## Dataset:
———
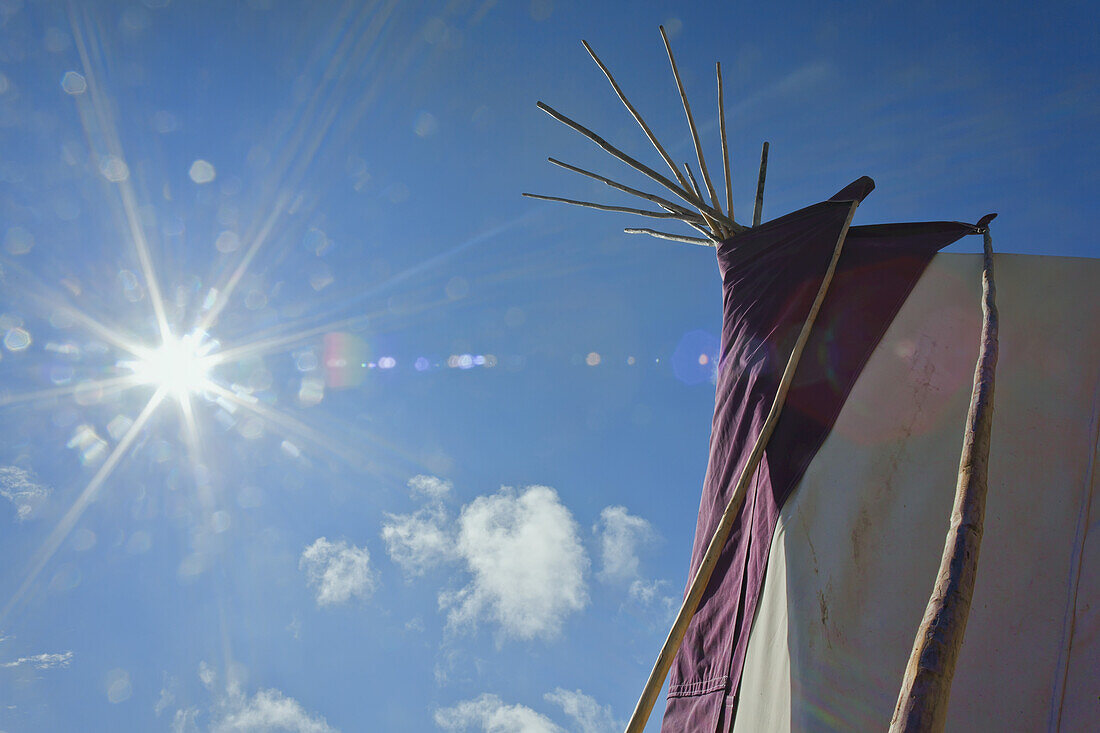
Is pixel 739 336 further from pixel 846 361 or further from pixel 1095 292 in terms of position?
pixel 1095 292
———
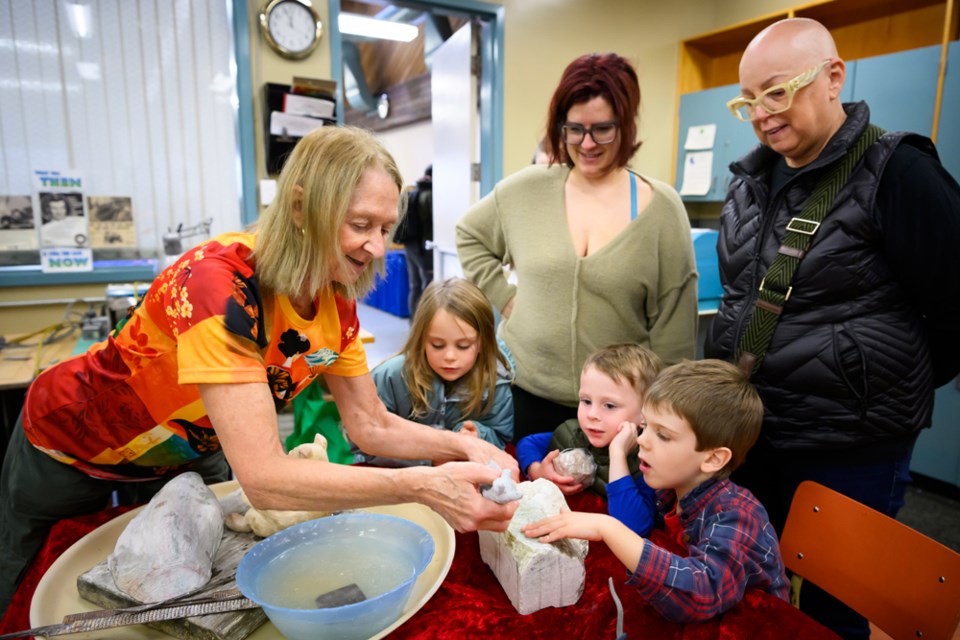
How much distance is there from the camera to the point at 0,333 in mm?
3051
———
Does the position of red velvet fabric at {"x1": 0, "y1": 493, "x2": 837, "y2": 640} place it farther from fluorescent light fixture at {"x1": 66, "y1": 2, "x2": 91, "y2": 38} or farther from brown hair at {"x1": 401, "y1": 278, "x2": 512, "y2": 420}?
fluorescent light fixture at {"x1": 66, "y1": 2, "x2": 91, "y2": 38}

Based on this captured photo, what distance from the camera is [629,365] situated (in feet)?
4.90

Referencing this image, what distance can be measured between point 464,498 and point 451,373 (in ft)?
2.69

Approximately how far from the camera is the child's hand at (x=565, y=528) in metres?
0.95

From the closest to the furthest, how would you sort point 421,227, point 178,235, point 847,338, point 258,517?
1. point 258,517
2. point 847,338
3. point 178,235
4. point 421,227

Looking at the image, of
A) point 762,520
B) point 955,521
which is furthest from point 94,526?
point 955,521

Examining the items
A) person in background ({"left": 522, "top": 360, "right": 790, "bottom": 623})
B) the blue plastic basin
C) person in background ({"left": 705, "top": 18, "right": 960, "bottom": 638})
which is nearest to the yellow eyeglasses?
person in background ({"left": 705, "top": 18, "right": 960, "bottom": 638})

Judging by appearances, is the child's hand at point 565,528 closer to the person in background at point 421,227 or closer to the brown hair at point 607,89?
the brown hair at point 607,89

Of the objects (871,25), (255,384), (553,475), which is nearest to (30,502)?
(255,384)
———
## Task description:
How many lines above contain the word "right"? Reply with the number only.

## Solution to this task:
3